EXERCISE REQUIREMENTS: The expected output is exactly the lines below, starting at the line with "[camera trap, expert-labeled]" and ending at the line with "A: Kereru (new", both included; no other line belongs in it.

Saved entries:
※ ※ ※

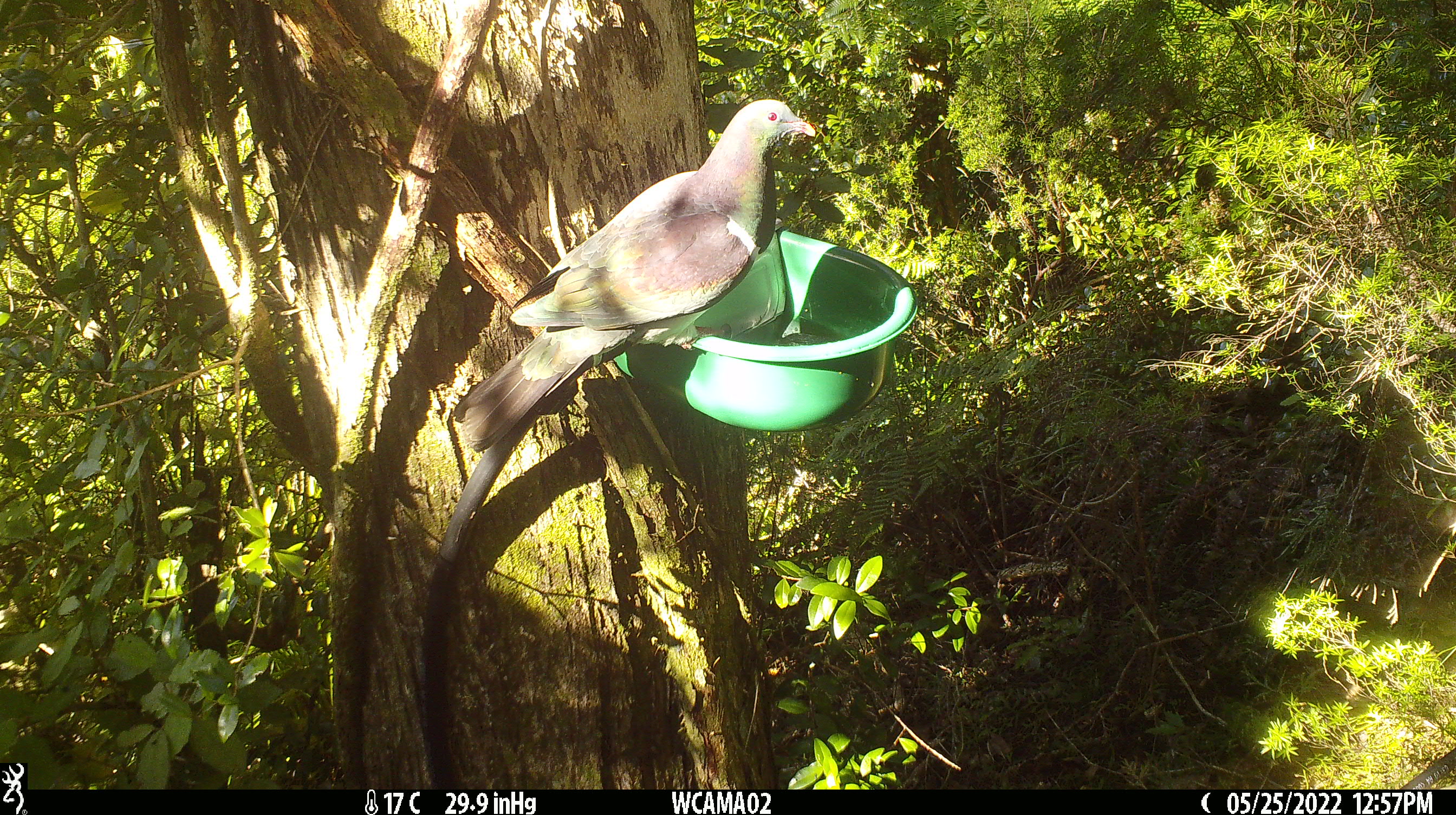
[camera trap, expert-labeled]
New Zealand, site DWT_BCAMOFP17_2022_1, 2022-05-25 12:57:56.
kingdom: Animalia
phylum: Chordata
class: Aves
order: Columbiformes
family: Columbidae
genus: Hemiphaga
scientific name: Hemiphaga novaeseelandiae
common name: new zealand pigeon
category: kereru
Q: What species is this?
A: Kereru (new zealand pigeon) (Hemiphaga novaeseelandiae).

※ ※ ※

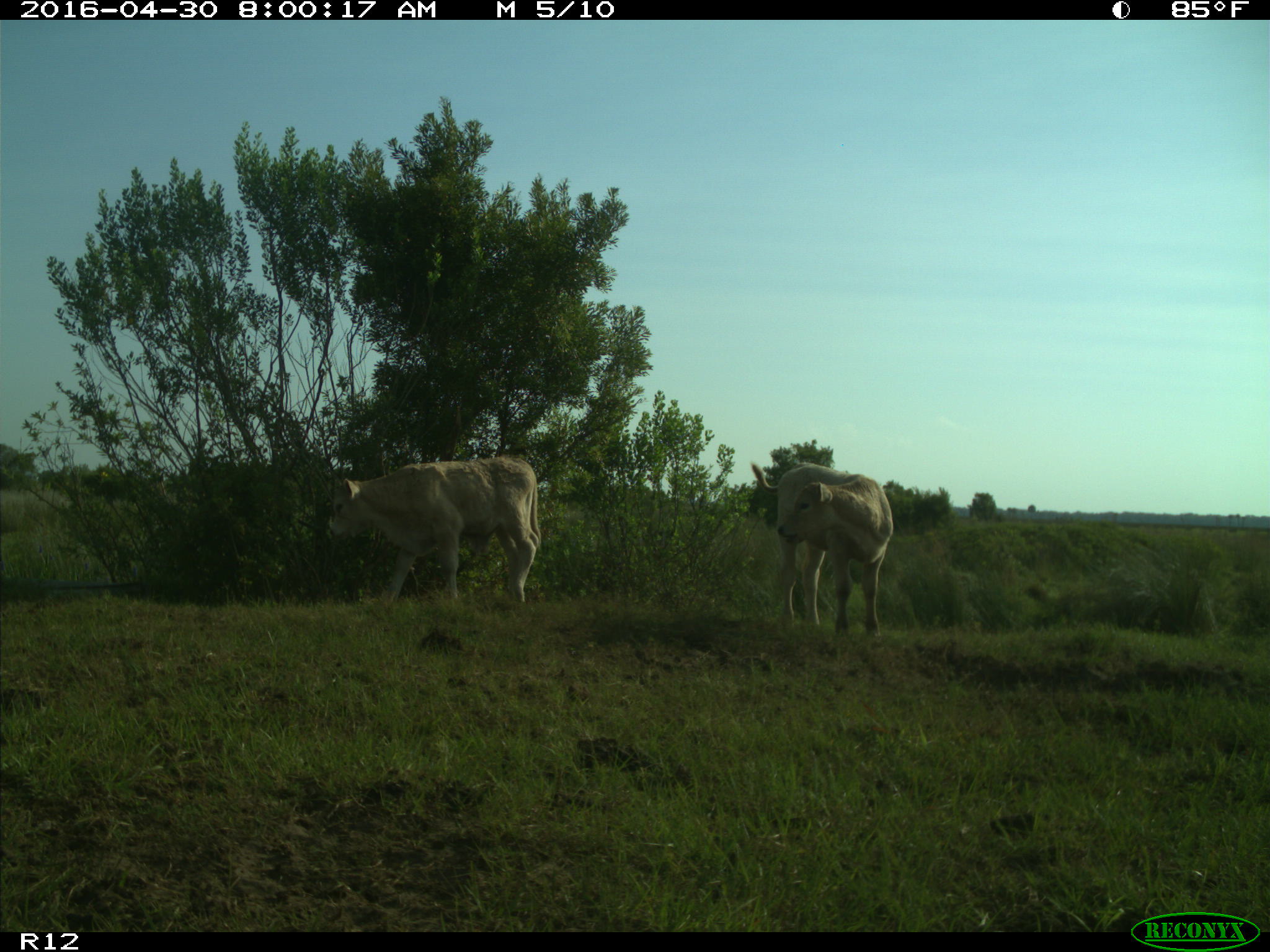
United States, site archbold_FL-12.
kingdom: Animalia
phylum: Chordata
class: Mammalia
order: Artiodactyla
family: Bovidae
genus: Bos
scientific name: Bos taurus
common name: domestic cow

※ ※ ※

SOLVED EXERCISE:
[camera trap, expert-labeled]
New Zealand, site DWT_BCAMOFP17_2022_1, 2022-05-25 12:57:56.
kingdom: Animalia
phylum: Chordata
class: Aves
order: Columbiformes
family: Columbidae
genus: Hemiphaga
scientific name: Hemiphaga novaeseelandiae
common name: new zealand pigeon
category: kereru
Q: What species is this?
A: Kereru (new zealand pigeon) (Hemiphaga novaeseelandiae).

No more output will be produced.